HIV-1 infection and antibodies to Plasmodium falciparum in adults.

Publication Type:

Journal Article


The Journal of infectious diseases (2014)


2014, May 2014, Vaccine and Infectious Disease Division


Background. Co-infection with human immunodeficiency virus (HIV) may increase susceptibility to malaria by compromising naturally acquired immunity.Methods. In 339 adults (64% HIV infected), we measured antibodies to Plasmodium falciparum variant surface antigens (VSA) and antibodies that opsonise infected erythrocytes using parasite lines FCR3, E8B and R29, and antibodies to merozoite antigens, AMA-1 and MSP2. We determined the relationship between malaria antibodies, HIV infection, markers of immune compromise, and risk of incident parasitemia.Results. HIV-infected adults had significantly lower mean levels of opsonising antibody to all parasite lines (P<0.0001), and lower levels of antibody to AMA-1 (P=0.01) and MSP2 (P<0.0001).
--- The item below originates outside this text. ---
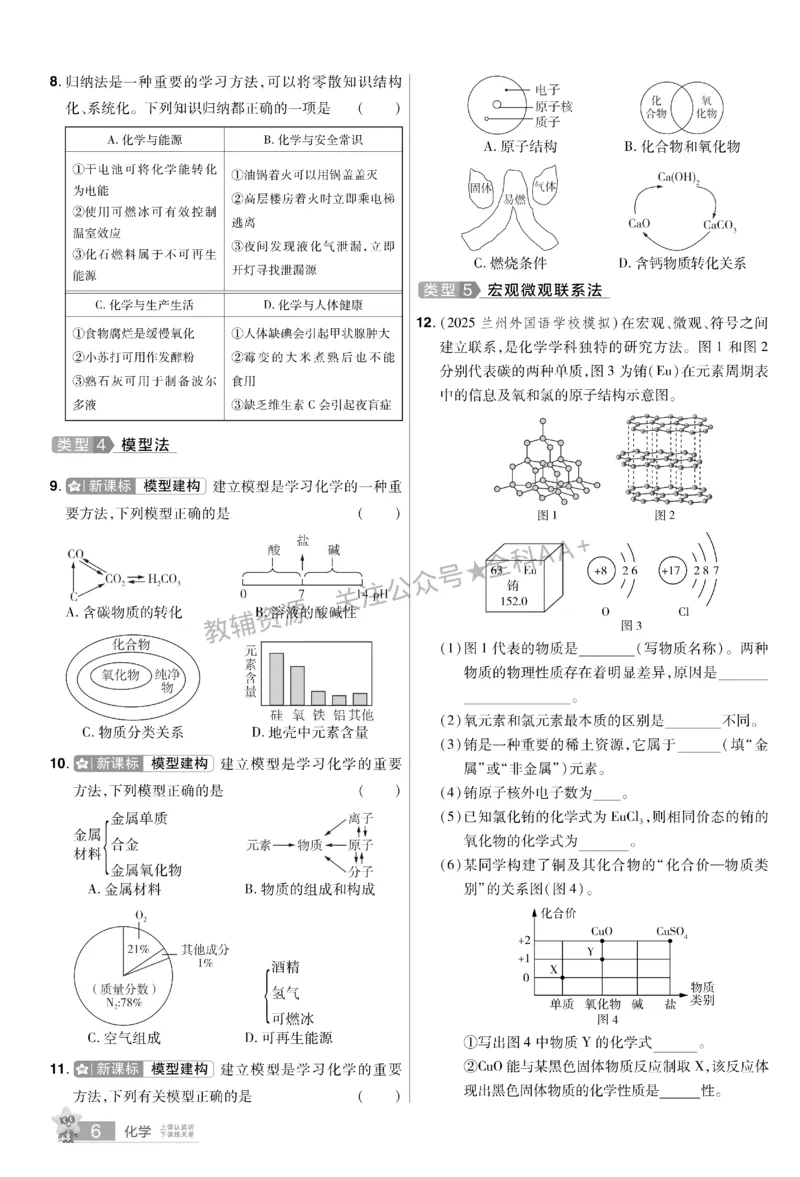 2026《中考化学45套》甘肃题型小卷_2026《中考》数学、英语、物理+化学安徽、河北、河南、山西、辽宁、湖北_2026《中考化学45套》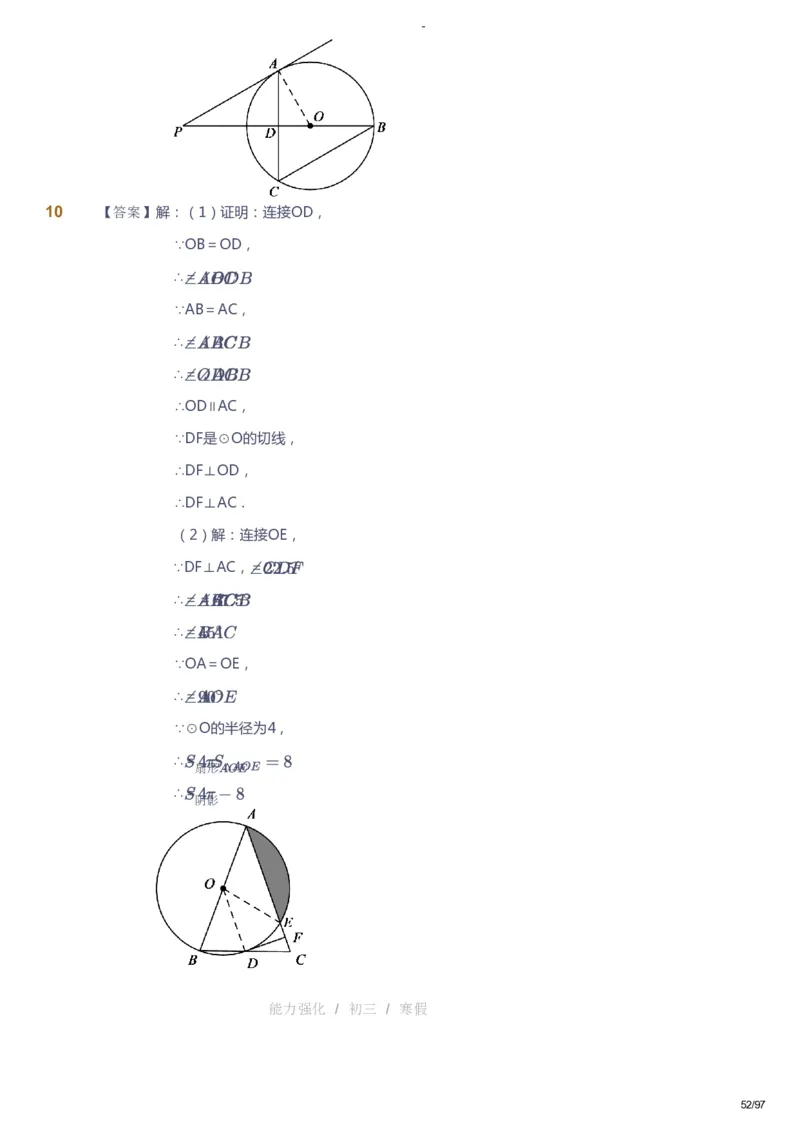 课本+自我巩固+课堂落实（答案）_《爱学习》小学初中数学和奥数资料_高斯数学爱学习课件_10北师初中能力强化_初三高斯数学能力强化（北师）_寒9阶课件+电子书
Levels of IgG to VSA were not affected by HIV status. Opsonising antibody titres against some isolates were positively correlated with CD4 count. There were negative associations between HIV-1 viral load and opsonising antibodies to FCR3 (P=0.04), and levels of IgG to AMA-1 (P≤0.03) and MSP2-3D7 (P=0.05). Lower opsonising antibody levels on enrolment were seen in those who became parasitemic during follow up, independent of HIV infection (P≤0.04 for each line).Conclusion. HIV-1 infection decreases opsonising antibodies to VSA, and antibody to merozoite antigens. Opsonising antibodies were associated with lack of parasitemia during follow up, suggesting a role in protection.